Brano estratto:
────────────────────────────────────────
La tutela dell'ambiente in Kossovo è spesso stata trascurata, soffocata dalle cosiddette 'emergenze'. Ora un'associazione italiana, in collaborazione con un gruppo di volontari kossovari, propone un primo piccolo passo.
Muove i primi passi 'Fare Verde Kosova', sezione locale dell'associazione ecologista italiana Fare Verde: sono infatti volontari kosovari collegati a Fare Verde a gestire la prima esperienza di raccolta differenziata a Djakova, sud ovest del Kossovo. Un'iniziativa che coinvolge anche la base italiana 'Falco' che da l'esempio alle altre strutture militari ed alle amministrazioni locali in Kossovo, avviando la raccolta differenziata delle numerose lattine in alluminio per bevande consumate presso la mensa e i bar della caserma.
L'iniziativa, patrocinata dalla Provincia di Roma, è stata resa possibile grazie alla disponibilità dell'Azienda Municipale Ambiente di Roma che ha donato cinque contenitori - trasportati via aerea per concessione del COI Difesa - destinati al conferimento delle lattine. Queste saranno avviate
al riciclo a cura di giovani volontari di Djakova, che hanno deciso di chiamare 'Fare Verde Kosova' il proprio gruppo e di occuparsi della tutela ambientale, dopo una prolungata collaborazione con Fare Verde, da tempo impegnata in programmi di sostegno alla crescita ed alla formazione dei giovani dell'area.
────────────────────────────────────────
Voci fornite:
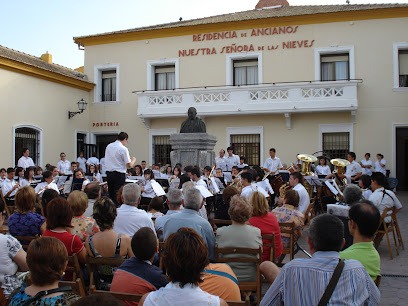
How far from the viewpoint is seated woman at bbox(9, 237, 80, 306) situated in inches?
117

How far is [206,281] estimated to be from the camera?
3.54 m

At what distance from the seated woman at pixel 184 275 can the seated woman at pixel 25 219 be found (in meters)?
3.19

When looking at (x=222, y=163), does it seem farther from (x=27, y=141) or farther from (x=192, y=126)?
(x=27, y=141)

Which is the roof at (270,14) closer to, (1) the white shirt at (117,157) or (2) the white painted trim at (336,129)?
(2) the white painted trim at (336,129)

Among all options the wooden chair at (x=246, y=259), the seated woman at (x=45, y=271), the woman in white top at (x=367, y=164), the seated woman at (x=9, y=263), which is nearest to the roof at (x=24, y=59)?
the woman in white top at (x=367, y=164)

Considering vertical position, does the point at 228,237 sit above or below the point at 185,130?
below

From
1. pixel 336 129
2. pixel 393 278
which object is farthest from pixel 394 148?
pixel 393 278

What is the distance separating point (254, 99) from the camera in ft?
72.3

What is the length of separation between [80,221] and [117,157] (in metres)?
4.69

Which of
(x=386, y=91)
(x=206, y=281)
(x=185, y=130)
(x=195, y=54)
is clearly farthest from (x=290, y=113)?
(x=206, y=281)

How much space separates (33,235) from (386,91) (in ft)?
61.4

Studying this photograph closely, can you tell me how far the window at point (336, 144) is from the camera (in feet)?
71.3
────────────────────────────────────────
Compiti da svolgere:
a) Rispondi a queste domande sul brano sulla raccolta differenziata a Djakova:
(i) In quale zona del Kossovo si trova Djakova?
(ii) Quanti contenitori ha donato l'Azienda Municipale Ambiente di Roma?
(iii) Quale ente ha patrocinato l'iniziativa?
b) Trascrivi per favore, dal brano sulla raccolta differenziata a Djakova, la parte che si apre con le parole contenenti "La tutela dell'ambiente" e si chiude con "bar della caserma.".
Le voci non hanno alcun legame con il brano.

Risultati per compito:
a)
(i) A sud ovest del Kossovo.
(ii) Cinque.
(iii) La Provincia di Roma.

b)
La tutela dell'ambiente in Kossovo è spesso stata trascurata, soffocata dalle cosiddette 'emergenze'. Ora un'associazione italiana, in collaborazione con un gruppo di volontari kossovari, propone un primo piccolo passo.
Muove i primi passi 'Fare Verde Kosova', sezione locale dell'associazione ecologista italiana Fare Verde: sono infatti volontari kosovari collegati a Fare Verde a gestire la prima esperienza di raccolta differenziata a Djakova, sud ovest del Kossovo. Un'iniziativa che coinvolge anche la base italiana 'Falco' che da l'esempio alle altre strutture militari ed alle amministrazioni locali in Kossovo, avviando la raccolta differenziata delle numerose lattine in alluminio per bevande consumate presso la mensa e i bar della caserma.